==== Study material

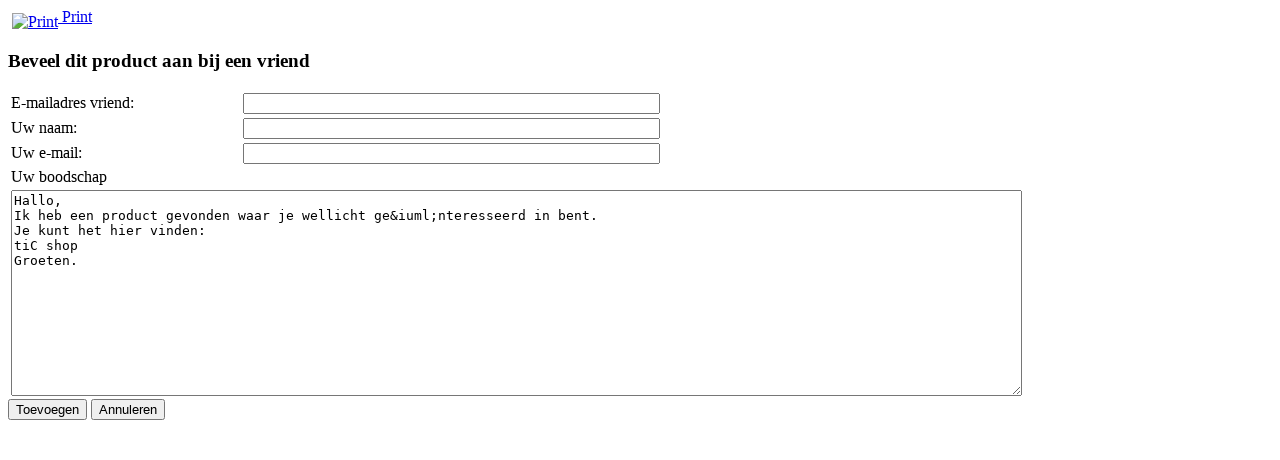

--- FILE ---
content_type: text/html; charset=utf-8
request_url: https://www.ticshop.nl/index2.php?page=shop.recommend&product_id=230&pop=1&tmpl=component&option=com_virtuemart&Itemid=3
body_size: 1326
content:
<!DOCTYPE html PUBLIC "-//W3C//DTD XHTML 1.0 Transitional//EN" "http://www.w3.org/TR/xhtml1/DTD/xhtml1-transitional.dtd">
<html xmlns="http://www.w3.org/1999/xhtml" xml:lang="nl-nl" lang="nl-nl" >
<head>
   <base href="https://www.ticshop.nl/index2.php" />
  <meta http-equiv="content-type" content="text/html; charset=utf-8" />
  <meta name="robots" content="index, follow" />
  <meta name="google-site-verification" content="rIYoy1JLk-Cgu9Kt5Qv0Sm8UcOHcefLWEsYOk_XGzhQ" />
  <meta name="keywords" content="Limburg,boeken,cd's,cadeaus,laagste,prijzen,assortiment,snelle,levering" />
  <meta name="description" content="Wij bieden u de leukste Limburgse boeken, CD’s en cadeaus voor de laagste prijzen.
We streven ernaar ons assortiment zo groot mogelijk te maken. Wij maken gebruik van een klein aantal leveranciers die toezien op de kwaliteit van de producten, alsook op goede service en snelle levering." />
  
  <title>Beveel dit product aan bij een vriend</title>
  <link href="/templates/tic_v4/favicon.ico" rel="shortcut icon" type="image/x-icon" />
  <script src="https://www.ticshop.nl/components/com_virtuemart/fetchscript.php?gzip=1&amp;subdir[0]=/themes/default&amp;file[0]=theme.js&amp;subdir[1]=/js&amp;file[1]=sleight.js" type="text/javascript"></script>
  <link type="text/css" href="/templates/tic_v4" rel="stylesheet" />
  <link href="https://www.ticshop.nl/components/com_virtuemart/fetchscript.php?gzip=1&amp;subdir[0]=/themes/default&amp;file[0]=theme.css" type="text/css" rel="stylesheet" />

 <link rel="stylesheet" href="/templates/system/css/system.css" type="text/css" />
 <link rel="stylesheet" href="/templates/system/css/general.css" type="text/css" />
 <link rel="stylesheet" href="/templates/tic_v4/css/print.css" type="text/css" />
</head>
<body class="contentpane">
 
 ﻿<style type='text/css' media='print'>.vmNoPrint { display: none }</style><span class="vmNoPrint">
				<a href="javascript:void(0)" onclick="javascript:window.print(); return false;" title="Print">
				<img src="https://www.ticshop.nl/templates/tic_v4/images/printButton.png"  alt="Print" name="Print" align="middle" border="0" /> Print
				</a></span><div id="vmMainPage">
<h3>Beveel dit product aan bij een vriend</h3>
    <form action="index2.php" method="post">
    
    <table border="0" cellspacing="2" cellpadding="1" width="80%">
      <tr>
        <td>E-mailadres vriend:</td>
        <td><input type="text" name="recipient_mail" size="50" value="" /></td>
      </tr>
      <tr>
        <td>Uw naam:</td>
        <td><input type="text" name="sender_name" size="50" value="" /></td>
      </tr>
      <tr>
        <td>Uw e-mail:</td>
        <td><input type="text" name="sender_mail" size="50" value="" /></td>
      </tr>
      <tr>
        <td colspan="2">Uw boodschap</td>
      </tr>
      <tr>
        <td colspan="2">
          <textarea name="recommend_message" style="width: 100%; height: 200px">Hallo,
Ik heb een product gevonden waar je wellicht ge&amp;iuml;nteresseerd in bent.
Je kunt het hier vinden:
tiC shop
Groeten.</textarea>
        </td>
      </tr>
    </table>
    
    <input type="hidden" name="option" value="com_virtuemart" />
    <input type="hidden" name="page" value="shop.recommend" />
    <input type="hidden" name="product_id" value="230" />
    <input type="hidden" name="ac417ff45698dd74301c05e417eb339f" value="1" />
    <input type="hidden" name="Itemid" value="3" />
    <input type="hidden" name="func" value="recommendProduct" />
    <input class="button" type="submit" name="submit" value="Toevoegen" />
    <input class="button" type="button" onclick="window.close();" value="Annuleren" />
    </form>
    
<div id="statusBox" style="text-align:center;display:none;visibility:hidden;"></div></div>

</body>
</html>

========

(What the task asks): For the word "system", show every line of the entries that holds it.

(Answer below):
 <link rel="stylesheet" href="/templates/system/css/system.css" type="text/css" />
 <link rel="stylesheet" href="/templates/system/css/general.css" type="text/css" />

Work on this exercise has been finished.